Directions =>
Begin your transcription at the line containing "Through Post-Atomic Eyes 9780228001393" and continue it, word for word, to the final line below. Include only those lines and skip the pictures.

Data provided =>
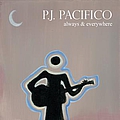 P.J. Pacifico - Always &amp; Everywhere album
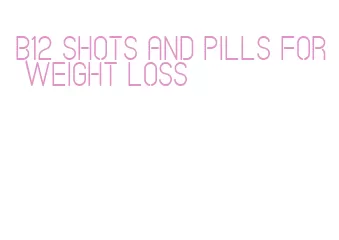 b12 shots and pills for weight loss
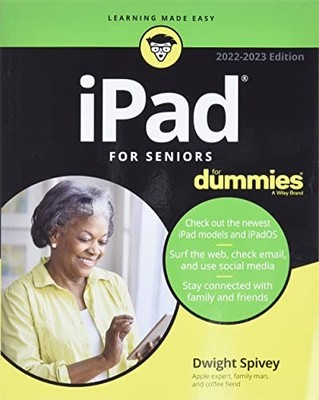 Ipad for Seniors for Dummies 2022-2023 (For Dummies (Computer/Tech))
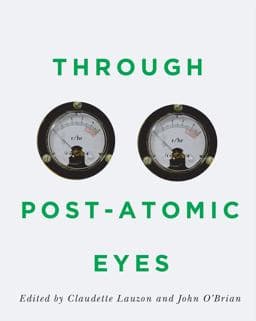 Through Post-Atomic Eyes 9780228001393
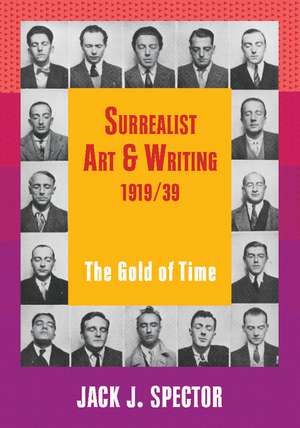 Surrealist Art and Writing, 1919–1939: The Gold of Time de Jack J. Spector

Exercise solution =>
 Through Post-Atomic Eyes 9780228001393
 Surrealist Art and Writing, 1919–1939: The Gold of Time de Jack J. Spector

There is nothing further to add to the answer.